L'auteur nous présente une vision classique de son art car il choisit la forme du sonnet pour s’exprimer, c'est-à-dire deux quatrains, suivis de deux tercets, composés en alexandrins à rimes embrassées. Il s'agit d'une forme classique présente en France dès le XVIe siècle et que certains poètes du XIXe siècle vont venir bousculer par l'introduction d'une césure qui ne se trouve plus à l’hémistiche ; des poèmes avec des vers comprenant un nombre impair de syllabes ; de la prose… Leconte de Lisle souhaite retrouver des qualités comme la "pudeur" et la "volupté" dans la poésie cf. V8. La pudeur est ici une qualité hautement valorisée par l'adjonction de l'adjectif mélioratif  "divine" renforçant l'idée qu’il s'agit d'un art que seuls les « Dieu » ou au moins les initiés peuvent apprécier contrairement à une "plèbe" vulgaire et grossière.

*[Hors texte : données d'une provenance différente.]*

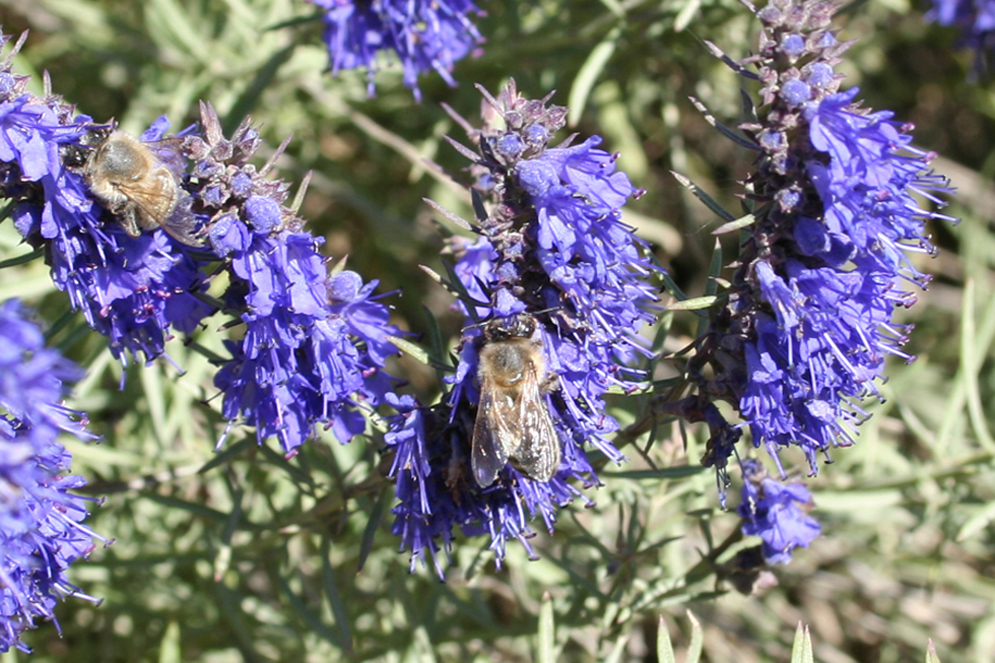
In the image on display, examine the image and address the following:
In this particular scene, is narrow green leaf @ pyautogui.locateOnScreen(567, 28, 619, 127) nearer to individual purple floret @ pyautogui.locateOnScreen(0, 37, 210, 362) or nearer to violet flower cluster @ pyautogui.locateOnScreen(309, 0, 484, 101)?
violet flower cluster @ pyautogui.locateOnScreen(309, 0, 484, 101)

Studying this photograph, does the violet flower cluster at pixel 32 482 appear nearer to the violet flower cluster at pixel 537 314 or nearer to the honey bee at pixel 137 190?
the honey bee at pixel 137 190

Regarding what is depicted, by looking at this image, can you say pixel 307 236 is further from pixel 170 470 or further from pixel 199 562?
pixel 199 562

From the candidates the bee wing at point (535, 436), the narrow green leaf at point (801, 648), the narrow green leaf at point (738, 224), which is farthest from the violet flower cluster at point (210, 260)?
the narrow green leaf at point (801, 648)

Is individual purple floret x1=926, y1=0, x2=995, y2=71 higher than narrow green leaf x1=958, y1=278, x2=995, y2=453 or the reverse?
higher

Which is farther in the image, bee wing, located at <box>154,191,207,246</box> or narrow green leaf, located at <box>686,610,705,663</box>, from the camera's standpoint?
narrow green leaf, located at <box>686,610,705,663</box>

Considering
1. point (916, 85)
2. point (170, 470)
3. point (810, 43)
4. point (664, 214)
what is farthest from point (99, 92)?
point (916, 85)

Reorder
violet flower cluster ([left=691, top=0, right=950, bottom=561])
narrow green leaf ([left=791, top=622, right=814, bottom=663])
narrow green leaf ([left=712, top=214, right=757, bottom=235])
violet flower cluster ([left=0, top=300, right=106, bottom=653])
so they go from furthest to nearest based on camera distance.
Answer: narrow green leaf ([left=791, top=622, right=814, bottom=663]) < narrow green leaf ([left=712, top=214, right=757, bottom=235]) < violet flower cluster ([left=691, top=0, right=950, bottom=561]) < violet flower cluster ([left=0, top=300, right=106, bottom=653])

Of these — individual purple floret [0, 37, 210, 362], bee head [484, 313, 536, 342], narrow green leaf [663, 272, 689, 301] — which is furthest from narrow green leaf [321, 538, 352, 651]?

C- Une vision intransigeante de son art

Il s'agit d'une sorte de portrait en négatif cf. V11 à 13 l’anaphore « je ne ». L'auteur nous montre ce que son art ne doit pas être. Le poète insiste sur cette vision intransigeante montrant qu'il ne peut s’abaisser et accentuant le contraste entre l'aspect divin de son art - cf. « pudeur divine » - et la foule de bas étage, « histrion et prostituée ». Il veut donc nous signifier que lui n'est pas comme les romantiques qui sont prêts à se prostituer et à ramper devant le public. L'artiste préfère se murer dans son orgueil quitte à ne plus s’exprimer ou à rester incompris cf. « muet », « tombe sans gloire », « éternité noire ». De même on peut relever la métaphore d'un bateau sombrant «m'engloutir pour l'éternité noire», suggérant l'idée de l'artiste qui refuse de s'abaisser et préférant l'extrémité de la mort cf. "tombe sans gloire" à celle de la compromission. Somme toute l’incompréhension ou le mutisme sont préférables à l'avilissement. Il a des convictions, il n'en changera pas. Le poète ne peut en aucun cas se rendre cf. V11 « vendrai », c'est donc bien une vision orgueilleuse et intransigeante de la poésie. Il ne nous dit pas explicitement ce que son art est, mais ce qu’il ne doit pas être. Ceci est encore renforcé par l'emploi des verbes au futur «vendrai, livrerai, danserai». Cela opère une cassure entre ce qui s'est fait précédemment est ce que lui ne fera en aucune manière dans le futur. Il s'agit donc d'une véritable rupture avec le romantisme, c'est pourquoi ce poème a été qualifié de manifeste parnassien.



Conclusion


Ce poème marque bien une rupture importante en poésie. Leconte de Lisle nous livrant son idée du rôle du poète et de la poésie en dénonçant les excès du romantisme et en nous montrant une autre voix plus intransigeante, quitte à rester incompris, ouvrant également l'idée du poète maudit. À une époque moderne où l'on dénonce la médiocrité du contenu de nombreux supports artistiques, on peut voir que la vision de l'art de Leconte de Lisle reste d’une cuisante actualité.